**Instructions for the task**
Search the records for the word "common" and pick out every line that has it.

**Recorded information**
____________________
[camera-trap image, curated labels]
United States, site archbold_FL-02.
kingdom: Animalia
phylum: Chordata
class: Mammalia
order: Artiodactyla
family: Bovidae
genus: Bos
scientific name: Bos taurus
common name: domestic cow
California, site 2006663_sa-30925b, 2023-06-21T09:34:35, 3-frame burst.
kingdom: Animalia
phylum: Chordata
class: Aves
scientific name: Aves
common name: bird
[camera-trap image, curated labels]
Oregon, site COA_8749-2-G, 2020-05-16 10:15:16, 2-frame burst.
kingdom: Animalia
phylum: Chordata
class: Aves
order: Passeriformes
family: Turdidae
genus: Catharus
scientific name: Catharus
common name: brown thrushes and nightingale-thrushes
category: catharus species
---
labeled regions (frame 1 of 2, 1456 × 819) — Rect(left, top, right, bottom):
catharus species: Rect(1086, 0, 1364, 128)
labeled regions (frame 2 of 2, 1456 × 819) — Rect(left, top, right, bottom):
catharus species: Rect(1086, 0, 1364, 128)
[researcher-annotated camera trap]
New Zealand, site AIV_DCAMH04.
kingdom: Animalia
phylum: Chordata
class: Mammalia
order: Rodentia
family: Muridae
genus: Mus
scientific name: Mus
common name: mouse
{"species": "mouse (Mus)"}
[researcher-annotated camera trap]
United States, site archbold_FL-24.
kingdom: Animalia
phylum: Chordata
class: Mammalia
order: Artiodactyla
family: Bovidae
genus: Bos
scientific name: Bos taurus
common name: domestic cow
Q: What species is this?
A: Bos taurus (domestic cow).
____________________
**Written reply**
common name: domestic cow
common name: bird
common name: brown thrushes and nightingale-thrushes
common name: mouse
common name: domestic cow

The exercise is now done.